[[ QUOTED PASSAGE, beginning ]]
# Hand Cleaner - ALERT



## Maxx (Sep 23, 2013)

A friend posted this and I cleaned up the language.



> *Post subject:* Blue Label DL Hand Cleaner
> 
> Gone to heck!
> Formulation changed due to California regulations  because it had petroleum distillates in it. I have been buying Permatex  brand but the last big tub I bought, I turned it upside down to install  on the wall pump, and it all ran out like watery cottage cheese! Scooped  it up and took it back... it's the new environmentally friendly  product.. smells all pretty and nice now.. but it DOES NOT WORK!
> ...



Jack Booted thugs at the EPA messing with us once again......


----------



## Sharky (Sep 23, 2013)

Look around (maybe amazon / ebay) for GOJO SUPRO-MAX.  It's on the pricey side, but a little goes a long way.  It's a gritty, pumice like cleaner that takes off everything I've ever tried (heavy grease, oils, paint, etc)  but it doesn't destroy your hands.  I think it has lanolin or something in it.  I've been using it for several years and there's a $15 dispenser, the 2000ml box/bag lasts me a year or more for about a year at $25-30.


----------



## Maxx (Sep 23, 2013)

I use Fast Orange here, both plain and with pumice.
I posted just to alert those that use that brand.


----------



## ozzie46 (Sep 23, 2013)

I'm waiting for California to declare "Freedom" hazardous to your health!

Ron


----------



## aliva (Sep 23, 2013)

As a Millwright and Heavy Duty Equipment Mechanic, I get into all kinds of filth, been using this product for a while and in 30+ years I find it the best so far
Pro-Link Nutty Green. Give it try you'll be pleased, and no I don't get a commission.
[[ QUOTED PASSAGE, end ]]
[[ EXTRACTED ENTRIES, beginning ]]
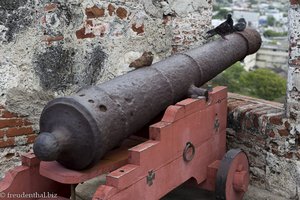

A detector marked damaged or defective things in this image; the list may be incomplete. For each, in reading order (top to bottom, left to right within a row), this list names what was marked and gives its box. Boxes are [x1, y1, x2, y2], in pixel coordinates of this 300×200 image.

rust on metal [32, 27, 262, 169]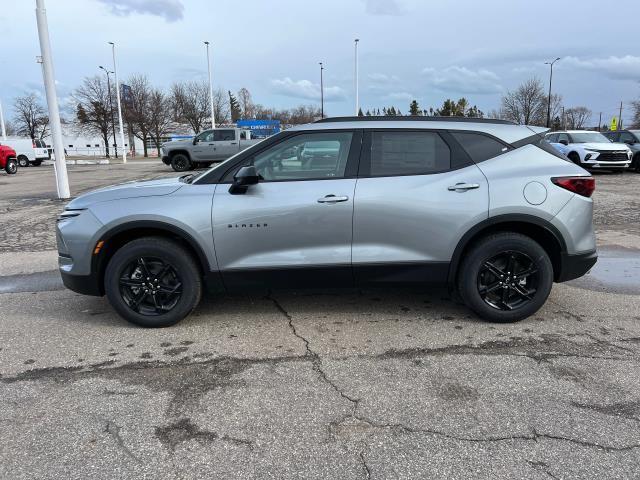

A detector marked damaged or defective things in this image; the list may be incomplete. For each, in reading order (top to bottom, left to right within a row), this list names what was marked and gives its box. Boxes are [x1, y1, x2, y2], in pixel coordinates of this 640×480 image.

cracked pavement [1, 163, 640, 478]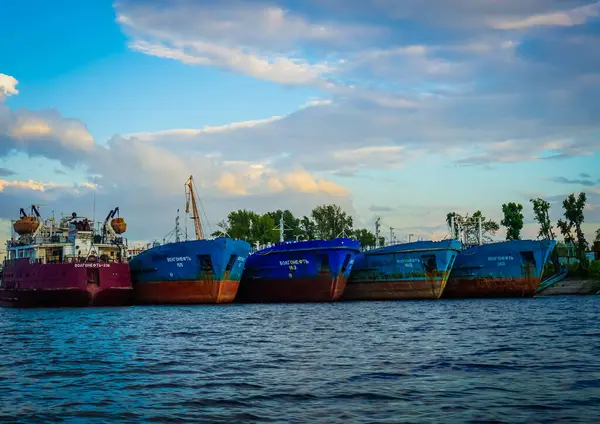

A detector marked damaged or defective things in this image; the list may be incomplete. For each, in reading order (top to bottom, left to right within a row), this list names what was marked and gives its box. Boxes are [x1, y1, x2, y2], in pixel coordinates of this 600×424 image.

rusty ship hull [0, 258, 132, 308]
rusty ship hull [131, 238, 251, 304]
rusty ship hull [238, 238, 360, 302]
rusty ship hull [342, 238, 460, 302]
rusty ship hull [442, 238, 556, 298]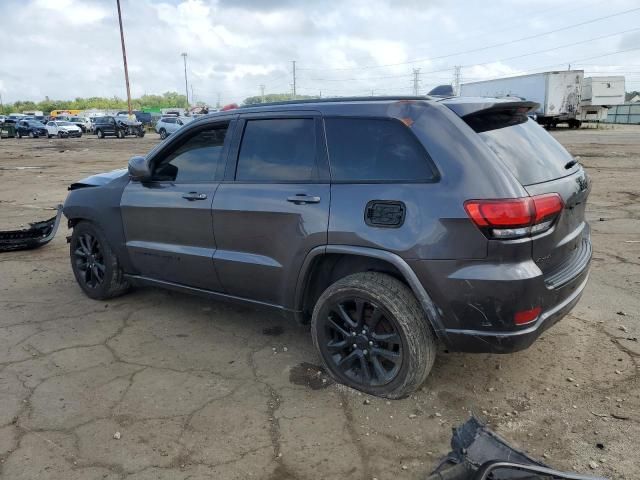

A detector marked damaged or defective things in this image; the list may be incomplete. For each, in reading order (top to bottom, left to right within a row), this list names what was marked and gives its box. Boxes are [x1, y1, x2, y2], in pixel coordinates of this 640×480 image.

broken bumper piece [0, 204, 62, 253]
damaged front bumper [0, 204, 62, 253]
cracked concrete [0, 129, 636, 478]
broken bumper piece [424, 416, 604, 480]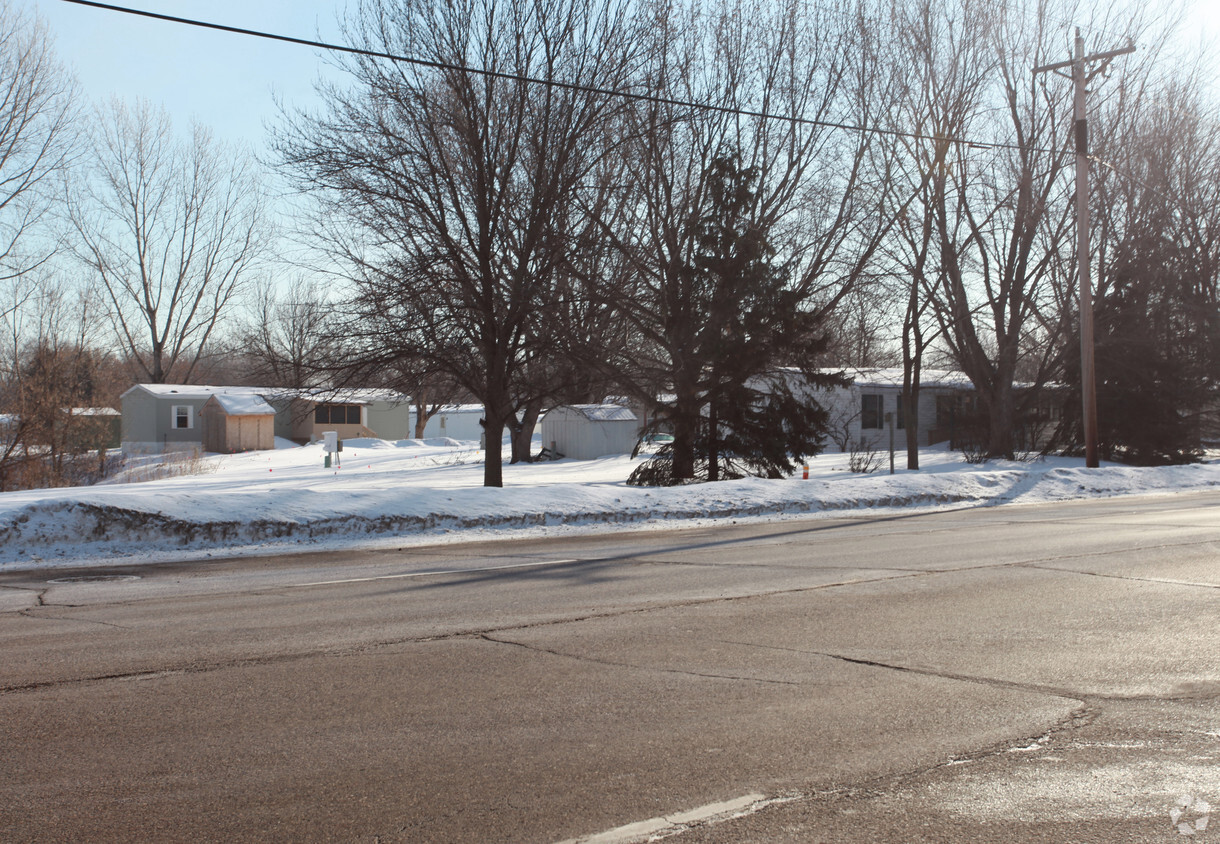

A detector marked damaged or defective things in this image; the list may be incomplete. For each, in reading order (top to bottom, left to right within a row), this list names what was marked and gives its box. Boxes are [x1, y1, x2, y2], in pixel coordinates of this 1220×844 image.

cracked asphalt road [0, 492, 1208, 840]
[[ EXTRACTED ENTRIES, end ]]
[[ EXTRACTED ENTRIES, beginning ]]
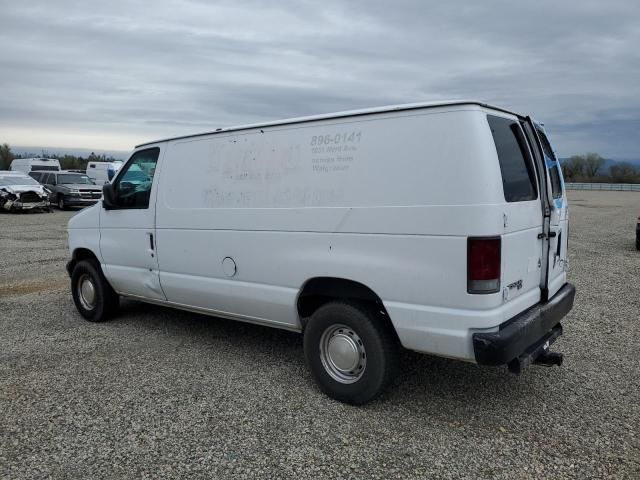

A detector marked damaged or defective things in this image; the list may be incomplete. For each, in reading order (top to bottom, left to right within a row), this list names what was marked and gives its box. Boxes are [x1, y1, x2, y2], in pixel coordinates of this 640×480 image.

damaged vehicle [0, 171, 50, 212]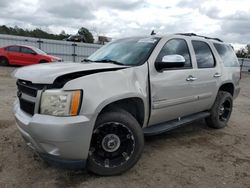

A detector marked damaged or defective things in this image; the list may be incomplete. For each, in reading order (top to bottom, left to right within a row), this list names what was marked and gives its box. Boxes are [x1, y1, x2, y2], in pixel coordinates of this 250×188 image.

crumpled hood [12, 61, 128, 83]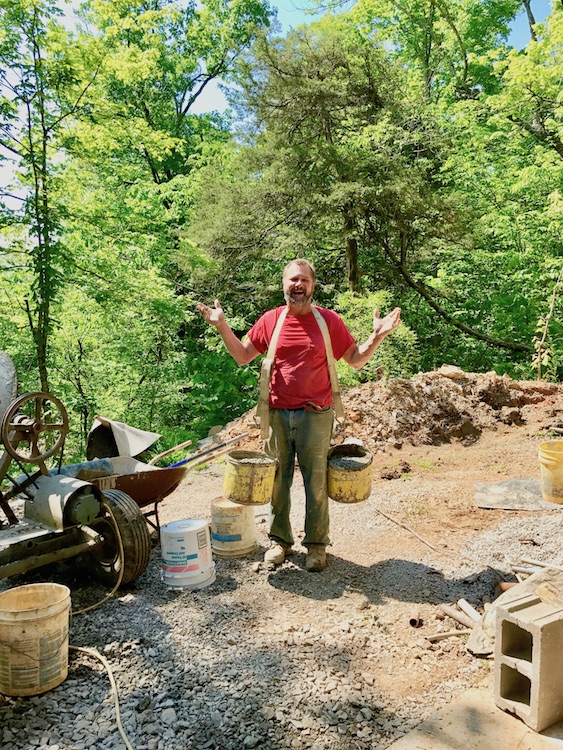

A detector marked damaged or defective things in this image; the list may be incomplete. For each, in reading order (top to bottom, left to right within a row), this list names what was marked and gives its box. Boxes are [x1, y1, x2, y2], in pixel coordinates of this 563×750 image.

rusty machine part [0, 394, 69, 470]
[[ EXTRACTED ENTRIES, end ]]
REQUIRED WORK:
1. Which hand cleaner does Maxx say he uses, according to the hand cleaner thread?
2. Repeat the hand cleaner thread from "Look around (maybe" up to and including "use that brand.".
The items have no connection to the hand cleaner thread.

ANSWERS BY ITEM NUMBER:
1. Fast Orange, both plain and with pumice.

2.
Look around (maybe amazon / ebay) for GOJO SUPRO-MAX.  It's on the pricey side, but a little goes a long way.  It's a gritty, pumice like cleaner that takes off everything I've ever tried (heavy grease, oils, paint, etc)  but it doesn't destroy your hands.  I think it has lanolin or something in it.  I've been using it for several years and there's a $15 dispenser, the 2000ml box/bag lasts me a year or more for about a year at $25-30.


----------



## Maxx (Sep 23, 2013)

I use Fast Orange here, both plain and with pumice.
I posted just to alert those that use that brand.